Auditory Event-Related Spectral Perturbations in Children with and without ASD
Sensory atypicalities are well established in ASD and represent core diagnostic criteria (APA, 2013). Although the neurobiological underpinnings of these features are not well defined, there is consensus that they show bidirectional influences on perceptual systems throughout development.
Previous studies have explored the associations between EEG activity and sensory response patterns in ASD. The electrophysiological signatures of sensory processes are observed in both the alpha (8-12Hz) and gamma (30-60Hz) bands. Gamma activity has been reported during a variety of early sensory responses and facilitates sensory processing (Skinner et al., 2000; Singer & Gray, 1995). Increased gamma power in ASD was associated with lower P50 suppression, suggesting ineffective inhibitory control (Orekhova et al., 2008). Alpha activity had been implicated in sensory gating (Klimesh et al., 2007). In High-Risk infants, reversed alpha asymmetry was associated with increased sensory seeking (Damiano-Goodwin et al., 2018).
(1) Examine between group (ASD vs. TYP) differences in EEG event related spectral perturbations (ESRP) during an auditory mismatch negativity paradigm; (2) Explore associations between parent-reported sensory response patterns and ESRP activity in children with ASD.

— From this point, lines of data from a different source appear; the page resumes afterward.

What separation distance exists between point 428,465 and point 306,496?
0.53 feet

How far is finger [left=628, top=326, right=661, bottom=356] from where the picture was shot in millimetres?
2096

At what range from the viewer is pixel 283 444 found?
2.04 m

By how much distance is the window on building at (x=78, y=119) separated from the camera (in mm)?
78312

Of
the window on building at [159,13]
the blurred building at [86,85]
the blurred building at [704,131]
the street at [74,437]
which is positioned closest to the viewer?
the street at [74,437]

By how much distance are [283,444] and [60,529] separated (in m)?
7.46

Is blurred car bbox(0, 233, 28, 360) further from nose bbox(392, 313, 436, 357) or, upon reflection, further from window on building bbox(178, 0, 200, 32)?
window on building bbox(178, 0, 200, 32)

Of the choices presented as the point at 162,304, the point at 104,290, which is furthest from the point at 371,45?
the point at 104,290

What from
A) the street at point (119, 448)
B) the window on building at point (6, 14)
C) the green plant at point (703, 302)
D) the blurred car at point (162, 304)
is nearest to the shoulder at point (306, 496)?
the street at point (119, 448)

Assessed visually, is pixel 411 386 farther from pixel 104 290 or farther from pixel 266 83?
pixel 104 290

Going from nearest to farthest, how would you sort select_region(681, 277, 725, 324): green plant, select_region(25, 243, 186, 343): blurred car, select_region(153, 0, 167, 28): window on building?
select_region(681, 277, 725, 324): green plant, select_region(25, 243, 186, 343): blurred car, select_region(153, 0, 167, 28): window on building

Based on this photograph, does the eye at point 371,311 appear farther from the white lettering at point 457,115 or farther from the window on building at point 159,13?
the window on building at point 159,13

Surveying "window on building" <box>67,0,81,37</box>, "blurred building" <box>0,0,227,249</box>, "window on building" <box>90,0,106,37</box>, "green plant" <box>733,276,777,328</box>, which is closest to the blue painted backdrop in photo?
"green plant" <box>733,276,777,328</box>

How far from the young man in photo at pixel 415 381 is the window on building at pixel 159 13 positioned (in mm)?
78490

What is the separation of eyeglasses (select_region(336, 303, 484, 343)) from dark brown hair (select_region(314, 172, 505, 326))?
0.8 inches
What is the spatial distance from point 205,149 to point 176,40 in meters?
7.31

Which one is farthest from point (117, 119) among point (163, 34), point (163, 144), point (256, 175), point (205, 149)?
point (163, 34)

We present findings from 31 children (16 ASD) ages 5-11. A larger sample (N = 60) is anticipated by Spring 2019. Parents completed the Sensory Experiences Questionnaire (Baranek, 2006). Participants watched a silent video while standard and novel sounds (7%) played in the background. EEG was recorded via a 12-channel Electro Cap at 500Hz with Neuroscan and band-pass filtered (0.15Hz – 70HZ) online. Offline EEG processing used EEGLAB (Delorme & Makeig, 2004). ESRP from -200-500ms around novel sounds at electrode Cz was measured, based on previous research (Donkers et al., 2013). We explored the association between SEQ patterns and ESRP in the gamma range and examined other spectral bands.
Low gamma activity was enhanced from baseline (150-300ms) in ASD compared to controls. Theta activity (4-8Hz) was reduced (0-400ms) in ASD compared to TD controls (Figure 1). There were no associations between ERSP and SEQ patterns, though peak theta and peak low gamma were negatively correlated (r = -.63, p = .03).

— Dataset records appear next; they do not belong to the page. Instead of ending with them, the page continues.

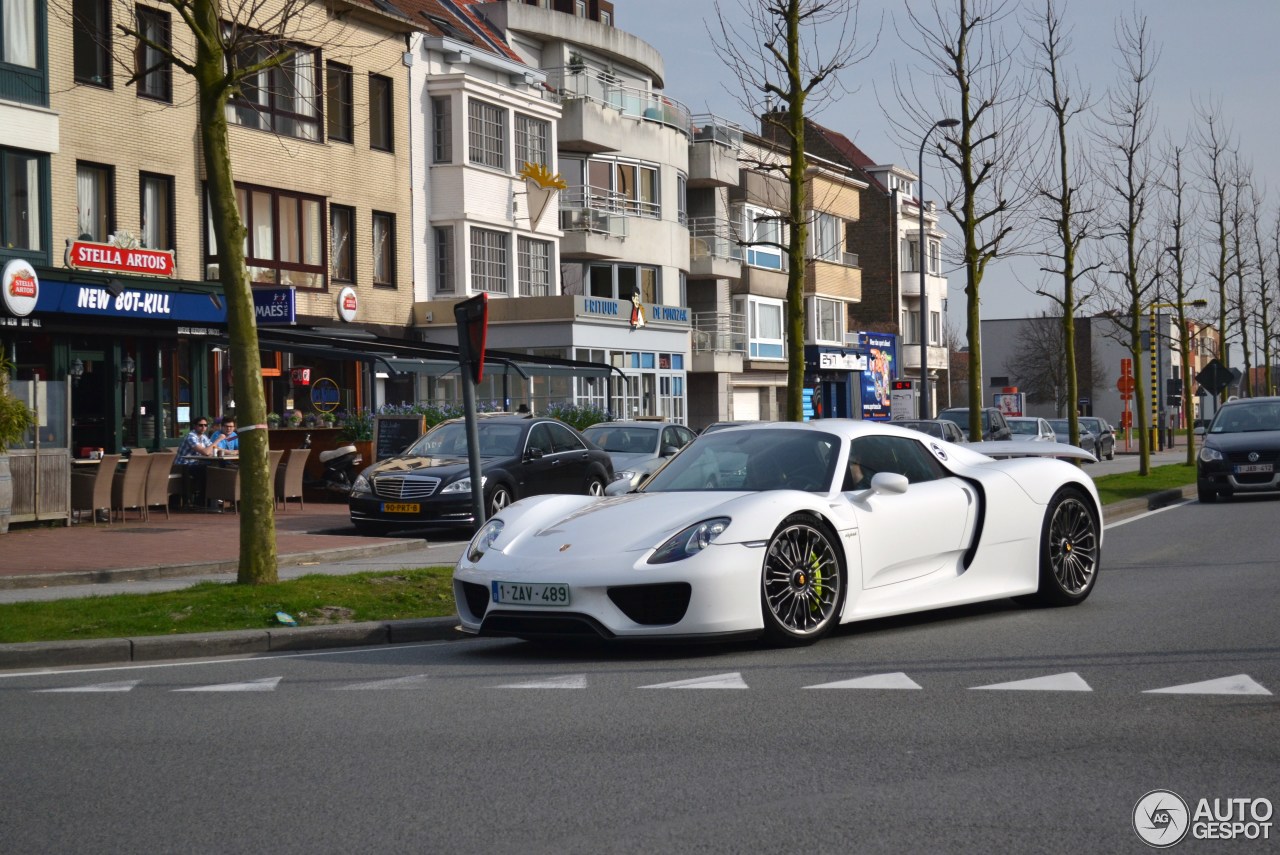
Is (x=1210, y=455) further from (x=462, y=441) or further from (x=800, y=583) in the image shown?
(x=800, y=583)

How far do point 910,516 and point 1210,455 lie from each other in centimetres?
1693

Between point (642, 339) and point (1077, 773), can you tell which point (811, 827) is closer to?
point (1077, 773)

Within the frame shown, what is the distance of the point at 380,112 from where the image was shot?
37.9m

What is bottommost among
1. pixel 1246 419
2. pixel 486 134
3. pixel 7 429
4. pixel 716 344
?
pixel 1246 419

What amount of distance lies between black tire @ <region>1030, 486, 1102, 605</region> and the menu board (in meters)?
16.3

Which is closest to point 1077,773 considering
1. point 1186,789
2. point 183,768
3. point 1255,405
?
point 1186,789

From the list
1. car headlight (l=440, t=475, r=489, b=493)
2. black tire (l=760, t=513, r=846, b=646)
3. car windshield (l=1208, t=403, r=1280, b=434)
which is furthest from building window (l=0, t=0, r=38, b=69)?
black tire (l=760, t=513, r=846, b=646)

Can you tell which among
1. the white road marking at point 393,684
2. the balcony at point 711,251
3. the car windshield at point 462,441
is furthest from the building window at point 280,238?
the white road marking at point 393,684

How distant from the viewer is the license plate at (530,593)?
28.5 feet

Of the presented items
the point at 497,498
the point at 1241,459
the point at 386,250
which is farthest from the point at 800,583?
the point at 386,250

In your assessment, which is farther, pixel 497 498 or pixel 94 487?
pixel 94 487

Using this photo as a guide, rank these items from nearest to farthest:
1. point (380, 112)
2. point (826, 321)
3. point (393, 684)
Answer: point (393, 684)
point (380, 112)
point (826, 321)

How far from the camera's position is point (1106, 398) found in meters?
108

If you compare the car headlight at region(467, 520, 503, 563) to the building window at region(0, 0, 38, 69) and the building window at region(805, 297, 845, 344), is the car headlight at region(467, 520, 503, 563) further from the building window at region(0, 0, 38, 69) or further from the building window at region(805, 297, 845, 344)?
the building window at region(805, 297, 845, 344)
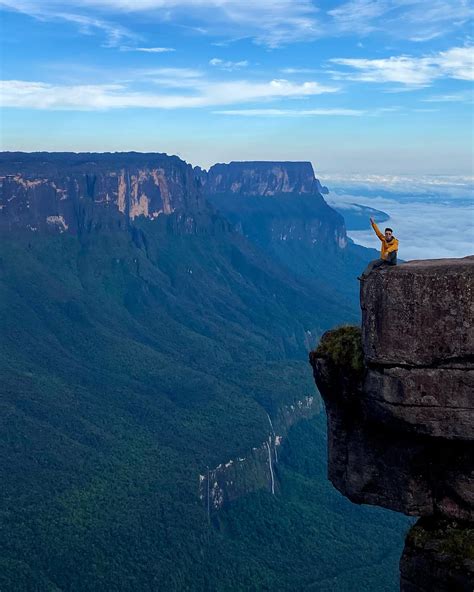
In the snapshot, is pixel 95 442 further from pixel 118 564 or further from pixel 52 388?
pixel 118 564

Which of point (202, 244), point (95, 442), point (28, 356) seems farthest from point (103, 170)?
point (95, 442)

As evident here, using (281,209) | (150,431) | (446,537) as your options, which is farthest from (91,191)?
(446,537)

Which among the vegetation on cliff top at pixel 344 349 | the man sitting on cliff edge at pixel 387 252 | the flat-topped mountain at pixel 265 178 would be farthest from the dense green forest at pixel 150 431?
the flat-topped mountain at pixel 265 178

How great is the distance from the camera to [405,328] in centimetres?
1150

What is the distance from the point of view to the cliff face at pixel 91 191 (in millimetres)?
97625

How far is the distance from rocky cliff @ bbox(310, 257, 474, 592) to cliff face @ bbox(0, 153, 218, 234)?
88.8 m

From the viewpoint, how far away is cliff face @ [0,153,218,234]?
97.6 m

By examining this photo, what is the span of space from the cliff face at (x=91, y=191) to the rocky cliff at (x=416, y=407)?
3497 inches

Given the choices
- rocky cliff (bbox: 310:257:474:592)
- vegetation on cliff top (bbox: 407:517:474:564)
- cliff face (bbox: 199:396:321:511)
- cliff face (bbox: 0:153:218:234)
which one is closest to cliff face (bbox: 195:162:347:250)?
cliff face (bbox: 0:153:218:234)

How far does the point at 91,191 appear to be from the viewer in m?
109

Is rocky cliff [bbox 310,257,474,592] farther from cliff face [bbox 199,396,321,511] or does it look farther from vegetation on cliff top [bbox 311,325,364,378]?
cliff face [bbox 199,396,321,511]

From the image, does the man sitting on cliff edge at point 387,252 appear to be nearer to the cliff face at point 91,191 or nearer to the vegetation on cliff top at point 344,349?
the vegetation on cliff top at point 344,349

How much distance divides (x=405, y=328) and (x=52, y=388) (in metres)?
66.1

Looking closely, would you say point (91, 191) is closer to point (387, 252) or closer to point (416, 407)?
point (387, 252)
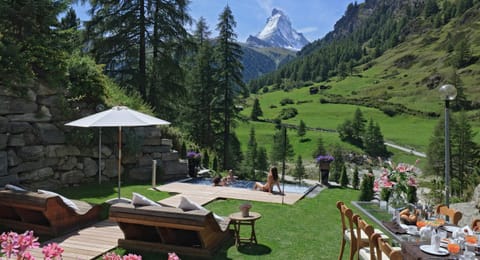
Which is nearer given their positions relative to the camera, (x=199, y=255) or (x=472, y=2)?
(x=199, y=255)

Our preliminary findings suggest that processing of auditory stimuli differ between children with and without ASD. Children with ASD had elevated gamma-related responses, suggesting enhanced sensory processing and gating. Children without ASD showed more evaluative processing (Donkers et al., 2015) with greater theta activity post stimulus. Theta is commonly studied in relation to working memory processing and enhanced theta in TD controls may reflect greater cognitive evaluation to the novel stimulus across the course of the MMN task. Further work is required to characterize the neurophysiological signatures of sensory processing in ASD and relate them to sensory processing atypicalities. Further analysis of gamma and theta power, including the timing of peaks (Isler et al., 2010) could inform about the biological underpinning of sensory atypicalities in ASD.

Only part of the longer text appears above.